Pour ma part, à évoquer les événements récents, c'est moins la sortie de Jean-Marie Le Pen sur la "fournée" qui me semble inquiétante que celle de Marine Le Pen en mai 2012, (sur Radio classique - Public Sénat, avec Guillaume Durand), lorsqu'elle s'est emportée contre Anne Sophie Lapix (de Canal Plus) qui participerait "par mariage avec le patron (Arthur Sadoun) de Publicis" (et donc Bleustein Blanchet) "d'un  système.... qui mange ensemble,  qui a été élevé ensemble, qui met ses enfants dans les mêmes écoles, et qui a squatté le pouvoir dans notre pays en l'arrachant au peuple français. Mon but de prendre ce pouvoir à ce système et de le rendre au peuple français. C'est tout le sens de la candidature, tout le sens du combat que je mène depuis déjà de très nombreuses années."  Cette sortie n'a créé aucun scandale dans l'opinion. C'est donc qu'elle semble plausible?

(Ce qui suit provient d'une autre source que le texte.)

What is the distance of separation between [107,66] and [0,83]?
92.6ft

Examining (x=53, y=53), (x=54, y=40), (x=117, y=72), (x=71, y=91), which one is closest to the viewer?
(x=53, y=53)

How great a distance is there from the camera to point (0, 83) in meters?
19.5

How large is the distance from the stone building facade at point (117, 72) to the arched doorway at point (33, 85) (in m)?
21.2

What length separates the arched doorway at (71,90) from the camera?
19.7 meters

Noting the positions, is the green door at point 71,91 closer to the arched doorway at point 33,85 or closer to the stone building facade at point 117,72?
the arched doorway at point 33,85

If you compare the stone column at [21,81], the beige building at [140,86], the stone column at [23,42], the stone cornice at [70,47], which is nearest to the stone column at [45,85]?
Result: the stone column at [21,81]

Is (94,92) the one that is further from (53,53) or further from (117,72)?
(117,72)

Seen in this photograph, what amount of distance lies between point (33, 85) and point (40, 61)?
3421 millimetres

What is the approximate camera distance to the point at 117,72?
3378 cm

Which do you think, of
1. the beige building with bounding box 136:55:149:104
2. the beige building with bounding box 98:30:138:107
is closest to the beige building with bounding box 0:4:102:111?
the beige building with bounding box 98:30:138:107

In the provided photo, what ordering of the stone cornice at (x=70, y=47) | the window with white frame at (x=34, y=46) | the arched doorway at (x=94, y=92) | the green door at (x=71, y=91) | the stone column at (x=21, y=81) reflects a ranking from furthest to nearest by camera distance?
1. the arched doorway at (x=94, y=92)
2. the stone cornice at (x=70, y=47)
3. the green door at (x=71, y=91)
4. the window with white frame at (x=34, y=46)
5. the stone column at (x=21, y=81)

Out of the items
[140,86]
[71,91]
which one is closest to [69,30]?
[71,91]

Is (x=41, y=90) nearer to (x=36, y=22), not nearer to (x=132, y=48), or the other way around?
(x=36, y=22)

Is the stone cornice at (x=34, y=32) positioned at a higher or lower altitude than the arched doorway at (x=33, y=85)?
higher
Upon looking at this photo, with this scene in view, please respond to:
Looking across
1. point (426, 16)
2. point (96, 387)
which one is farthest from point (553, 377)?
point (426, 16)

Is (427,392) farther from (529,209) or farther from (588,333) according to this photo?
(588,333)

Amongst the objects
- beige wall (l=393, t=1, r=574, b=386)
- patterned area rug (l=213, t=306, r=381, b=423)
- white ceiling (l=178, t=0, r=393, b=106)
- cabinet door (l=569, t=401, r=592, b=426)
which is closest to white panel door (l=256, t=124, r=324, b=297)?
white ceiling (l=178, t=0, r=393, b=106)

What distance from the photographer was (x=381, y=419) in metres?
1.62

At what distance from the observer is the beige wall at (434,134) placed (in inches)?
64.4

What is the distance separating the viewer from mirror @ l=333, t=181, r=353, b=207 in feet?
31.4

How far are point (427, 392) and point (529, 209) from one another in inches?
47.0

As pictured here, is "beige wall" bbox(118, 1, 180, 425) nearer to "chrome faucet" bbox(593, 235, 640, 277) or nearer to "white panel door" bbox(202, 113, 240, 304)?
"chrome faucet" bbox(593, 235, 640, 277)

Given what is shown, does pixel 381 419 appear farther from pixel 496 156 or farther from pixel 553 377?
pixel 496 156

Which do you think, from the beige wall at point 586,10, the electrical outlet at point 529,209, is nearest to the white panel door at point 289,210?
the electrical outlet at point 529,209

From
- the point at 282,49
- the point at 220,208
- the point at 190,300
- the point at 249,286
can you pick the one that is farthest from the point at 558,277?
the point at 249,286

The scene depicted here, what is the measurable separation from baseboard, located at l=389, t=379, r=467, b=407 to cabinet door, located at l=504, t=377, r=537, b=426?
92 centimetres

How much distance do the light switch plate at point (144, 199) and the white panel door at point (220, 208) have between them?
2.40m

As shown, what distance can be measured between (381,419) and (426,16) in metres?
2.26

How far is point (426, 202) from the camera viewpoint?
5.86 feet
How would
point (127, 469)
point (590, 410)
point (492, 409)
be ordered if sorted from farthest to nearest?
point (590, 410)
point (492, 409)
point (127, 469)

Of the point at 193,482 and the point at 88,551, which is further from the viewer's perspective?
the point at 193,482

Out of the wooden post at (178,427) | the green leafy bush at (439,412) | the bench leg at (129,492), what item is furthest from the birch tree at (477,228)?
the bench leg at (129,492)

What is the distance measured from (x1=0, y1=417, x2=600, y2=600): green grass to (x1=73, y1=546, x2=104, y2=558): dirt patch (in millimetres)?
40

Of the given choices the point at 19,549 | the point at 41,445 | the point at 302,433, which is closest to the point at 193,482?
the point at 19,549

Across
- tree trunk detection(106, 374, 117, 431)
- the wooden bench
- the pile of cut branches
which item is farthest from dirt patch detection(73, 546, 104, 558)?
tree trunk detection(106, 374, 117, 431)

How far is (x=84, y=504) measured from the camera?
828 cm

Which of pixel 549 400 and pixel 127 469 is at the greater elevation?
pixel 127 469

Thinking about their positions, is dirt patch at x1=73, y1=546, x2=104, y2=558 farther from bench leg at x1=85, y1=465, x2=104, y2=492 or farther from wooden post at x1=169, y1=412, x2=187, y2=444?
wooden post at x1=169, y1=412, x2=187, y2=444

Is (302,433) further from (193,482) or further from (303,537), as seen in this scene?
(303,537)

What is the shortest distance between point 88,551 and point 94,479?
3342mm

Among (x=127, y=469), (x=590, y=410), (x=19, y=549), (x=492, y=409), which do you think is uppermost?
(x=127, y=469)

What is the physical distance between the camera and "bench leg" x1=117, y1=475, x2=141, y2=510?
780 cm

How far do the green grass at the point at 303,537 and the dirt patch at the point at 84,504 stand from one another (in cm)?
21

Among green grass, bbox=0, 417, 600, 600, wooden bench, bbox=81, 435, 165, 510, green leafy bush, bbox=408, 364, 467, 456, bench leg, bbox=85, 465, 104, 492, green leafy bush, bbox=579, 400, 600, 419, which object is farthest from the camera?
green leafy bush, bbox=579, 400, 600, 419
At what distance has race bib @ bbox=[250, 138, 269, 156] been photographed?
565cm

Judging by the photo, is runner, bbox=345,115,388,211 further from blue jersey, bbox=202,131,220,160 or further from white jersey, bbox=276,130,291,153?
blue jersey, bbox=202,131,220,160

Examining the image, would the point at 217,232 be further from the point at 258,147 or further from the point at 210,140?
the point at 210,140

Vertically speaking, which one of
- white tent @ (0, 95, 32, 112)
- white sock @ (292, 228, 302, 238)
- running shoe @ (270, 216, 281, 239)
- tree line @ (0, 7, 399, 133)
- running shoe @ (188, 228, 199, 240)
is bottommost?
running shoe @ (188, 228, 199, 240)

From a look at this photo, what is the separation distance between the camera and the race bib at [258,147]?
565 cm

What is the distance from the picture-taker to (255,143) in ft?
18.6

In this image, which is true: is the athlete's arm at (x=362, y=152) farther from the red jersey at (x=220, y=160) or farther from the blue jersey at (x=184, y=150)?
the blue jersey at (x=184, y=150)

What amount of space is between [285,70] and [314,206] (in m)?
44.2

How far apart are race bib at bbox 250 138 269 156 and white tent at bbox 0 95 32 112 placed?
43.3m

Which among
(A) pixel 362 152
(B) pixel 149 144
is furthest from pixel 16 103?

C'est cela qui est le plus grave.

Atlantico - Selon l'Agence juive pour Israël, le nombre de juifs déménageant en Israël entre janvier à mars 2014 aurait quadruplé par rapport à 2013. À quel point les motivations de ces derniers sont-elles liées à une montée dans les sondages du parti d'extrême droite ? N'y-a-t-il pas aussi une dimension économique, Israël étant porté par une croissance en meilleure santé qu'en France ?

S. T. - Je crois que là il faut s'affranchir d'une idée reçue qui a cours dans l'opinion: ce n'est pas l'extrême droite uniquement qui inquiète les Juifs de France, mais avant tout l'islamisme, le djihadisme, la passivité et la complaisance de l'opinion médiatique envers ce qui se passe depuis 14 ans, l'absence de lutte systématique de la puissance publique contre cet état de faits. C'est une très longue période de crise qui ne finit pas et qui empire jusquau stade où des meurtres sont possibles. "Loups solitaires", "enfants perdus du Djihad" et combien d'autres mots-valises, combien de sociologismes et de psychologismes, minimisent la gravité de la situation et dispensent d'un examen objectif des faits. Le terme le plus fort, dès le départ, fut "tensions intercommunautaires".

Mais il n'y a pas que cela; la société et l'opinion ne se sont pas levées fortement contre cette évolution ni n'ont marqué significativement leur soutien; les autorités officielles de l'islam (sauf un ou deux imams courageux) n'ont pas condamné clairement et officiellement l'hostilité envers les Juifs. L'accusation permanente et infondée d'Israël doublée du politiquement correct envers le monde arabo-musulman a créé un climat d'inimitié ambiant qui ont fait que les Juifs ne se sont plus sentis chez eux. C'est encore une idée problématique que de penser que les Juifs s'en vont pour s'enrichir. On ne fait pas fortune en changeant de pays: on s'appauvrit et on va au devant de bien de difficultés. Cela n'enlève rien au fait que, malgré la situation dangereuse qui est la sienne, Israël n'est pas un pays déprimé mais extraordinairement jeune, plein d'énergie et de créativité, où il y a un appétit de vivre. Le contraste avec la France est saisissant.

Atalntico - À part le FN, quelles formations politiques ou logiciels de pensée suscitent l'inquiétude au sein de la communauté juive de France ?

S. T. - Mes précédentes réponses l'explicitent: avant tout, la guerre de religion infinie et sauvage menée par les djihadistes; avant l'extrême droite (mais tout dépend de l'orientation de droite ou de gauche ), la conjonction inattendue en France de la résurgence de la droite maurassienne (dans les parages de "la manif pour tous") et du mouvement des Frères Musulmans, la convergence de l'extrême droite, du néo-nazisme, de l'extrême gauche et de l'islamisme avec la nébuleuse Soral-Dieudonné. Ce chaos idéologique est inquiétant. C'est une telle confusion qui a précédé la venue du fascisme. Quand Valls déclare que la France est en danger, oui, il a raison. Il faudrait un grand sursaut pour arrêter le train fou.

---
(*) Shmuel Trigano est sociologue, philosophe et professeur des Universités. Il est notamment l'autre de L'avenir des Juifs de France (Grasset 2006) et La nouvelle idéologie dominante, le postmodernisme (Hermann 2011).